Task objective:
Every line in the entries where "while" is found should be copied.

Records contained in a dataset
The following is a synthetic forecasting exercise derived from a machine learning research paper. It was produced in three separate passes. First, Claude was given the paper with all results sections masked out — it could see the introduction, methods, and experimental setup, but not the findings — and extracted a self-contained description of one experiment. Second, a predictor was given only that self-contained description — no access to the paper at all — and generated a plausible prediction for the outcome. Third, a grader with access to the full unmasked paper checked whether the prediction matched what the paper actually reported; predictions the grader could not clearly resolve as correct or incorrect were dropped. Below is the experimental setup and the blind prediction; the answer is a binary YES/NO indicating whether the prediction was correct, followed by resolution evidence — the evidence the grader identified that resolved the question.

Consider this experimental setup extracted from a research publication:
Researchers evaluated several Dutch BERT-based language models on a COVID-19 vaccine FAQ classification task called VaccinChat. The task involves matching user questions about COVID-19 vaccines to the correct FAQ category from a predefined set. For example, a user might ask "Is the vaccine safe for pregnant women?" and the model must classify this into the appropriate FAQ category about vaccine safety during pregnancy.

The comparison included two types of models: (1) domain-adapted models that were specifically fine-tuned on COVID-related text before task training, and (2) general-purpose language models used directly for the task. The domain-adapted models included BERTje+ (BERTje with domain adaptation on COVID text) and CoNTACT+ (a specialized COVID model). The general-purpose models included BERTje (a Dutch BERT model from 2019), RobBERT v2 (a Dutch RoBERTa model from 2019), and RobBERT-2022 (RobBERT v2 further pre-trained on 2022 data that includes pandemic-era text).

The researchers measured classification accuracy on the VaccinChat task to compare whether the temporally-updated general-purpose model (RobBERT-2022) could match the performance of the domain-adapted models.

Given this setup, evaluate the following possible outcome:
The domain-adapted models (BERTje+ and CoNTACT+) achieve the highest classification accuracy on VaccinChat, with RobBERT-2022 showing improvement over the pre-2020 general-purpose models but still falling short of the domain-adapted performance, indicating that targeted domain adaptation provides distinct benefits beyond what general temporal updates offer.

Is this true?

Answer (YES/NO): YES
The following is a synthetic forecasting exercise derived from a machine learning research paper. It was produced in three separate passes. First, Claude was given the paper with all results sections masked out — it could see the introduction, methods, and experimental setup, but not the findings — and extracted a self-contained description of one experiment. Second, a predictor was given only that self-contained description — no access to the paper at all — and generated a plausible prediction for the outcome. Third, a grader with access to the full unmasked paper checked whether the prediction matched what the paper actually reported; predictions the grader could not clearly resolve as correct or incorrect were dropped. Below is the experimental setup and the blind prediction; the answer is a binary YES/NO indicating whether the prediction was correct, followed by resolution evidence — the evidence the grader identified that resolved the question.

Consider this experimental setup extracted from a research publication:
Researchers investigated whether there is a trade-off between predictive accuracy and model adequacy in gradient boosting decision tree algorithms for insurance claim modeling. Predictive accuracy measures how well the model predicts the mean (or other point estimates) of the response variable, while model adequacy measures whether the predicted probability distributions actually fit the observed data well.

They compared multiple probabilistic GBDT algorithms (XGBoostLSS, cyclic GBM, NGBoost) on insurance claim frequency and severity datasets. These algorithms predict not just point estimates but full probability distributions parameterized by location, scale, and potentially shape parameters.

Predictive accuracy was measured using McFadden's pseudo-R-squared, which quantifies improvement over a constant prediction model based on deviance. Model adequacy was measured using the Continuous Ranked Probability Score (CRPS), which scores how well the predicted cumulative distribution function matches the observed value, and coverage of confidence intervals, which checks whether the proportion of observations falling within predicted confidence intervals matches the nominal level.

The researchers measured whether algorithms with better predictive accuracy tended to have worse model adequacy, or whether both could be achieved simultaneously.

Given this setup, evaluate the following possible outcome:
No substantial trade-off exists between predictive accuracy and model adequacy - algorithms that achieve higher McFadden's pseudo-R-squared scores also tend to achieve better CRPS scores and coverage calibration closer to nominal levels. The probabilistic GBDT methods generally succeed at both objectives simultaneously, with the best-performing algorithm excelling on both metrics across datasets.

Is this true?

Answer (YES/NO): NO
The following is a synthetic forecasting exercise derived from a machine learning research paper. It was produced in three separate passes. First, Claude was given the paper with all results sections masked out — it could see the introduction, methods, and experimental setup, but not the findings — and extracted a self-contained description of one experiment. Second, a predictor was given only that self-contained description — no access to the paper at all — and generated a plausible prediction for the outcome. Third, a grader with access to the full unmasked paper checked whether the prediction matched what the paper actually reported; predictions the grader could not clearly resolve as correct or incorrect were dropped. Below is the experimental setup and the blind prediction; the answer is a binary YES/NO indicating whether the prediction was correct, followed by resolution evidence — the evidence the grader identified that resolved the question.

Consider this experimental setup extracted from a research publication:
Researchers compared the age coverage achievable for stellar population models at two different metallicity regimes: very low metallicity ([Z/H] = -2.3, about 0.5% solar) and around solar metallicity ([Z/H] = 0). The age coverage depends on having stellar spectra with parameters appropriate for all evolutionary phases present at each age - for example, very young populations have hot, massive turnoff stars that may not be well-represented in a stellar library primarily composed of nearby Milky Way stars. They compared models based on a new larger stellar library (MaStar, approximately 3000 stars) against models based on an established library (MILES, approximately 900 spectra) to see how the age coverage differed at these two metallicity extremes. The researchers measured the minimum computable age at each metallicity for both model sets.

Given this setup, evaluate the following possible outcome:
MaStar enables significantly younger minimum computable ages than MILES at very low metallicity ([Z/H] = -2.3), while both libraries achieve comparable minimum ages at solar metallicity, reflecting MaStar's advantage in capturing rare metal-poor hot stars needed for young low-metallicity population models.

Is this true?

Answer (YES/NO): NO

Task response:
Researchers investigated whether there is a trade-off between predictive accuracy and model adequacy in gradient boosting decision tree algorithms for insurance claim modeling. Predictive accuracy measures how well the model predicts the mean (or other point estimates) of the response variable, while model adequacy measures whether the predicted probability distributions actually fit the observed data well.
MaStar enables significantly younger minimum computable ages than MILES at very low metallicity ([Z/H] = -2.3), while both libraries achieve comparable minimum ages at solar metallicity, reflecting MaStar's advantage in capturing rare metal-poor hot stars needed for young low-metallicity population models.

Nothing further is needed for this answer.